TASK
Wherever the word "burst" occurs in the lines below, copy the whole line.

MATERIALS PROVIDED
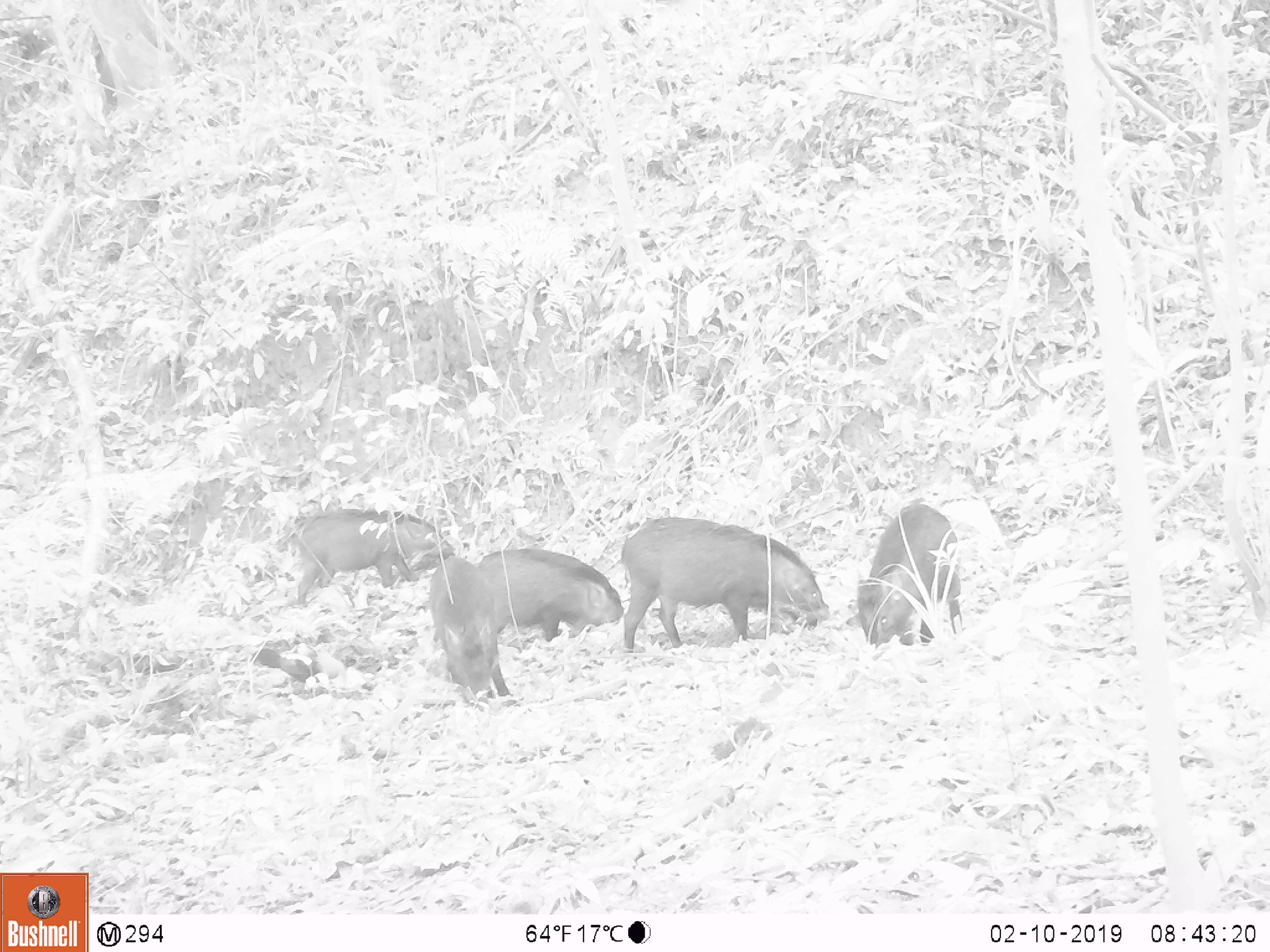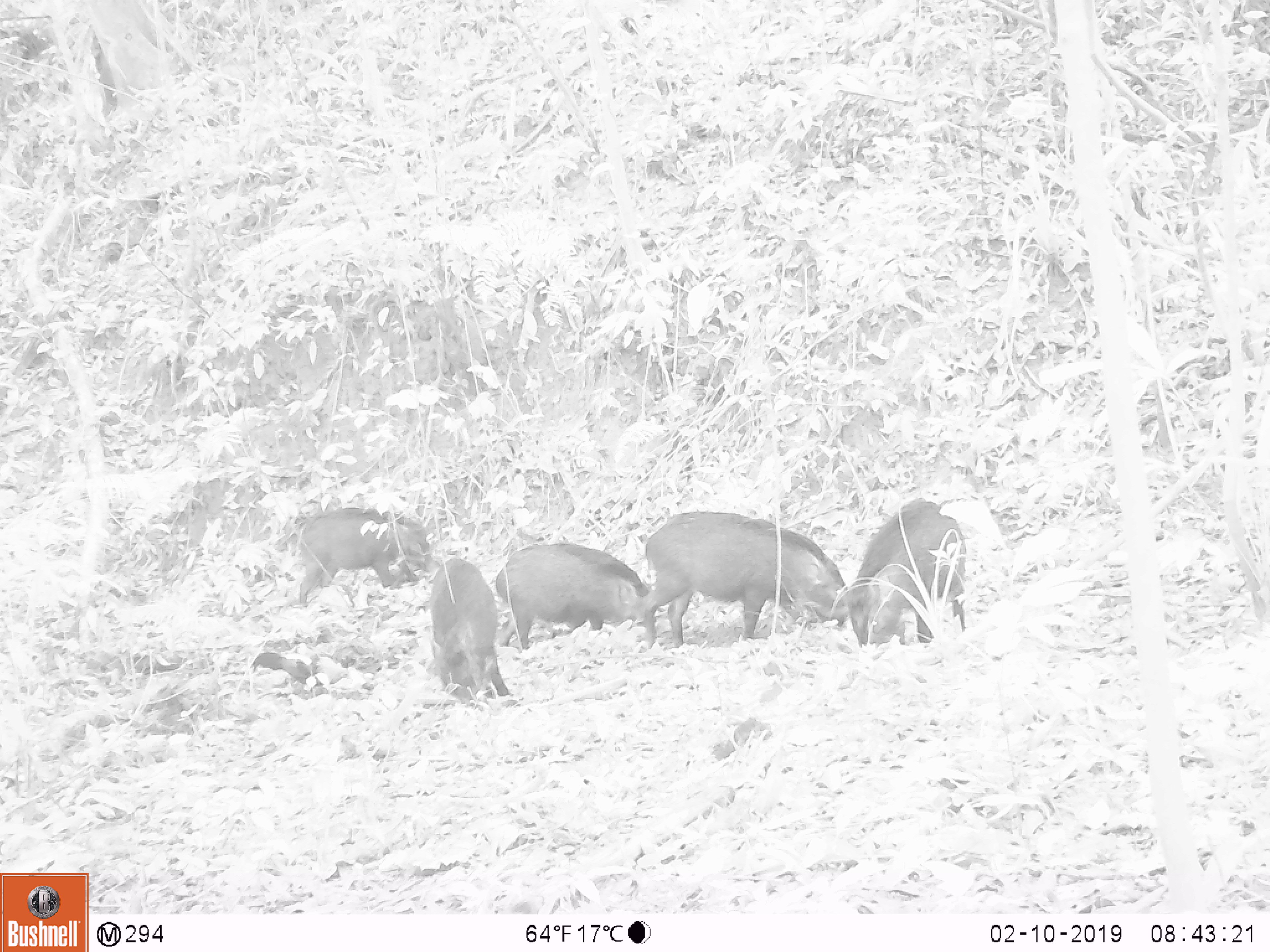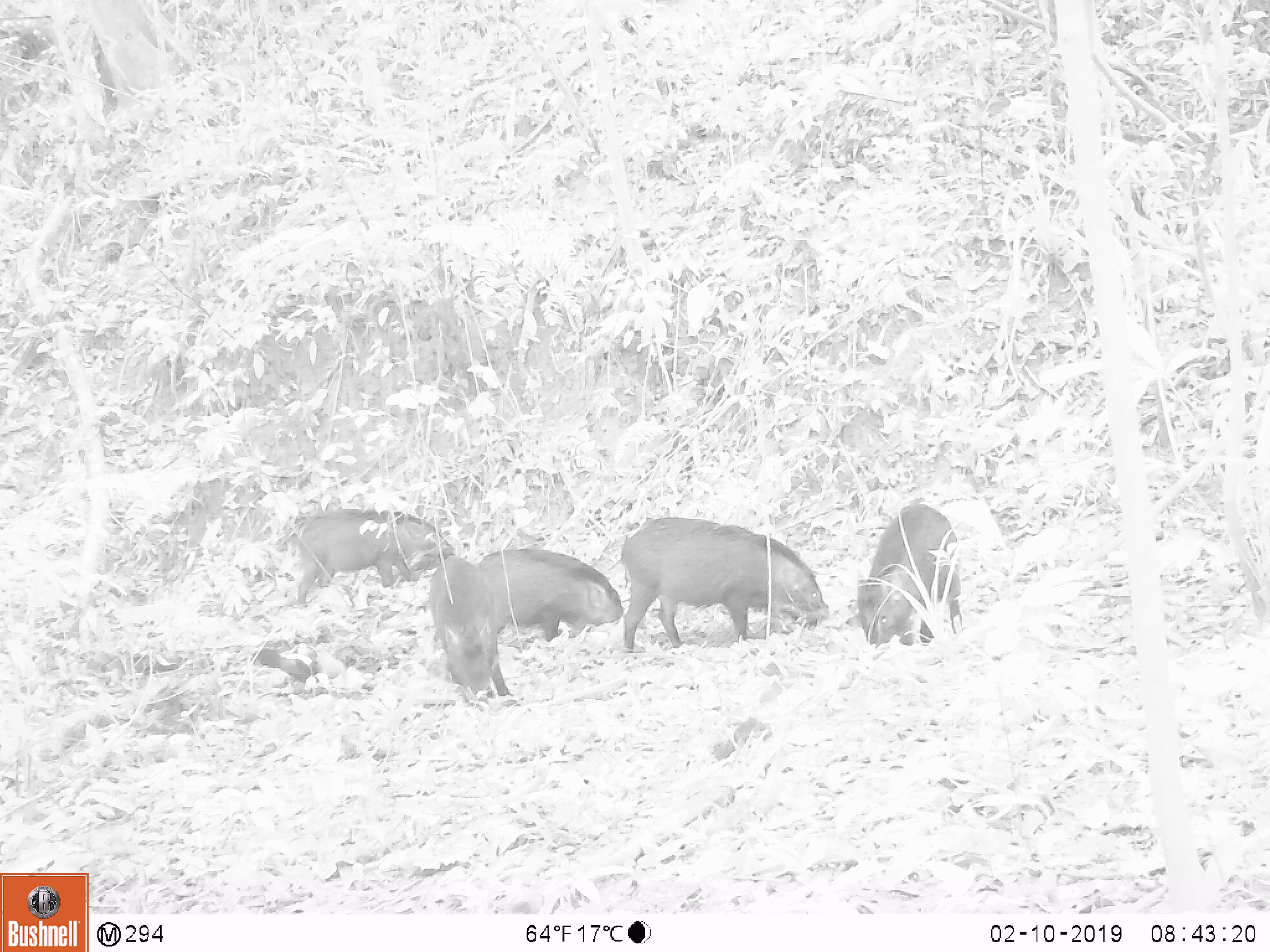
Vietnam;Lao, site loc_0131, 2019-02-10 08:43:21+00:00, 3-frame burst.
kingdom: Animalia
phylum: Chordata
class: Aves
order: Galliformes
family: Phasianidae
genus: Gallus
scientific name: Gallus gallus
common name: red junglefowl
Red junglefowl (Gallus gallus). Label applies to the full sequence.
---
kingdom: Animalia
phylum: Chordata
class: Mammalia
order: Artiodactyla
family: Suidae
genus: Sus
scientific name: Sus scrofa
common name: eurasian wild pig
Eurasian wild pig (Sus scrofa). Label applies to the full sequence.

---

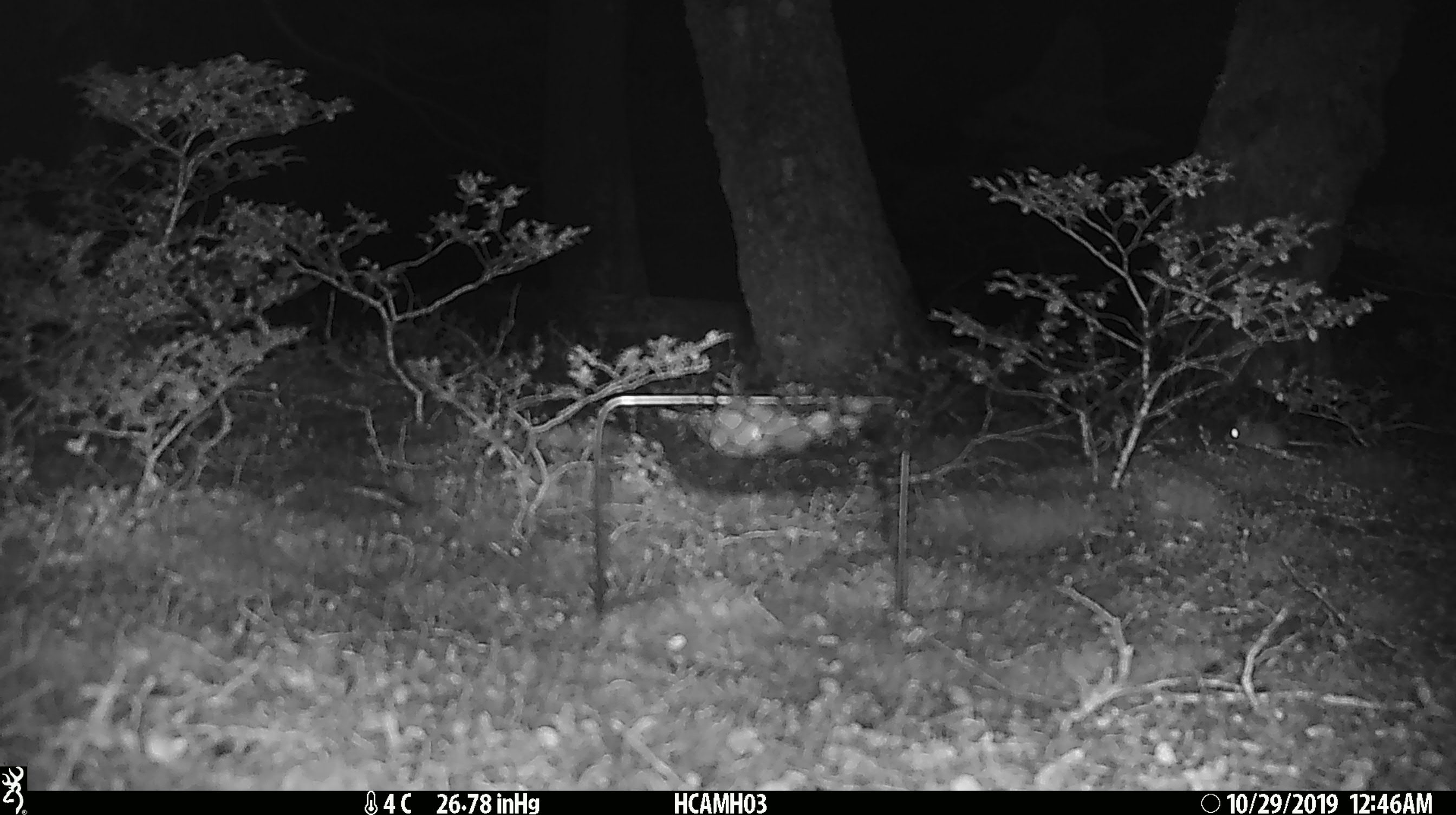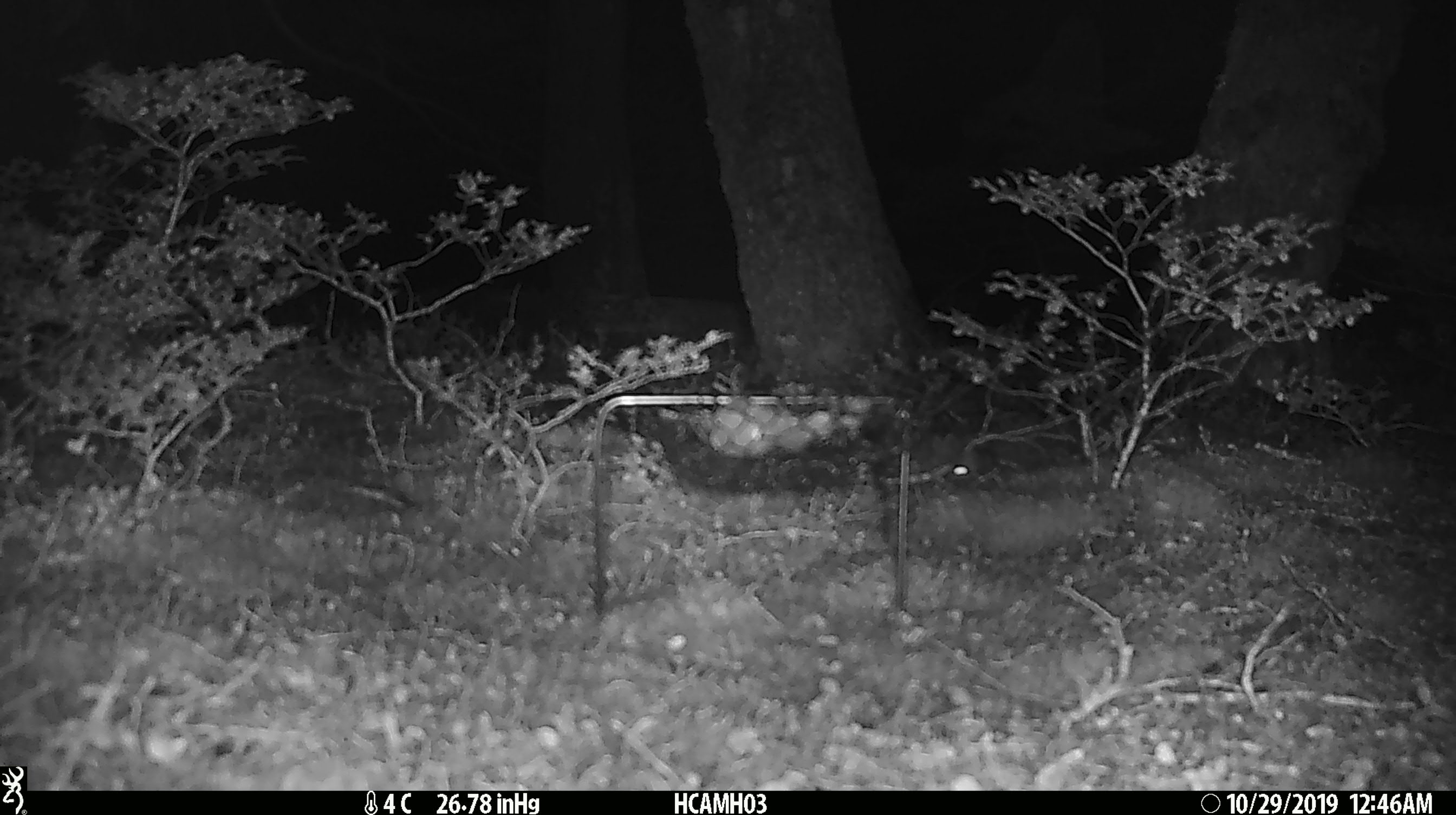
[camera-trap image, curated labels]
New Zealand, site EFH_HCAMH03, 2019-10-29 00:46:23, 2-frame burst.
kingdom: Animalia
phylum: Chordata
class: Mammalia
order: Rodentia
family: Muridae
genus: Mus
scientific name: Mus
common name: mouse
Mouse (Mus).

ANSWER SECTION
Vietnam;Lao, site loc_0131, 2019-02-10 08:43:21+00:00, 3-frame burst.
New Zealand, site EFH_HCAMH03, 2019-10-29 00:46:23, 2-frame burst.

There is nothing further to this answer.